**EXCERPTED PASSAGE**
============

Andy Worthington writes in a guest op-ed for IC:
During the election campaign, one of the sticks with which John McCain’s team attempted to beat Barack Obama was a claim that he was soft on terrorism, or, as Senator McCain’s national security director Randy Scheunemann declared to reporters in June, “Senator Obama is a perfect manifestation of a September 10th mind-set … He does not understand the nature of the enemies we face.”
Far from providing a rebuke to Barack Obama, this simple phrase encapsulated all that was wrong with the counter-terrorism policies of the last seven years: a misguided belief that an appropriate response to the 9/11 attacks was to launch an ill-defined but far-reaching global war on terrorism, to grant the President the power to seize anyone he regarded as a terrorist — or a terrorist sympathizer — and imprison them indefinitely without charge or trial, to wage an unprecedented assault on the U.S. Constitution, and to discard the UN Convention Against Torture, the War Crimes Act, the Army Field Manual and the Geneva Conventions.
Even now, apologists for the crimes of the last seven years refuse to concede that the 9/11 attacks had anything to do with U.S. foreign policy, with the failures of the intelligence services to monitor the threat posed by al-Qaeda, and with the failure of successive administrations — both Bill Clinton’s and George W. Bush’s — to take the threat on board.

============

**DATA SHOWN**
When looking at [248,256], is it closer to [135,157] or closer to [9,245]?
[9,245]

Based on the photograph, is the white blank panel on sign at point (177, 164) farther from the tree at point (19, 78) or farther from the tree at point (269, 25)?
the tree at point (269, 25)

============

**EXERCISE TASK 1**
According to the op-ed on counter-terrorism policy, who served as Senator McCain's national security director?
**EXERCISE TASK 2**
Write a continuation of the op-ed on counter-terrorism policy, picking up right after its final sentence.

**TASK RESPONSE 1**
Randy Scheunemann

**TASK RESPONSE 2**
And yet, a September 10th mind-set is exactly what is required to begin undoing the damage inflicted on America’s moral standing by President Bush and those closest to him, who were responsible for driving the country on a fear-filled journey to the “Dark Side.” Specifically, those most culpable are Vice President Dick Cheney, former defense secretary Donald Rumsfeld, and Cheney’s former legal counsel and now chief of staff, David Addington, all exponents of the “unitary executive theory” of government, for whom the declaration of a state of permanent war provided the perfect opportunity to grant the President dictatorial powers.
It remains to be seen whether, in dismantling the tyrannical aspirations of the Bush administration, President Obama will be able to call the crimes to account without implicating the perpetrators. My hope is that it will be impossible to let Cheney, Addington and Rumsfeld off the hook as more is revealed about the extent of their crimes, but in the meantime Barack Obama’s most important course of action is to adhere to the promises he made over the last year and a half: to close Guantánamo, to repeal the Military Commissions Act, to uphold the absolute ban on torture, and to trust the federal court system to bring criminals to justice. He will, in addition, need to make sure that the CIA’s post-9/11 job revision — involving the industrial-scale “extraordinary rendition” of prisoners to torture, and running secret prisons — is also brought to an end.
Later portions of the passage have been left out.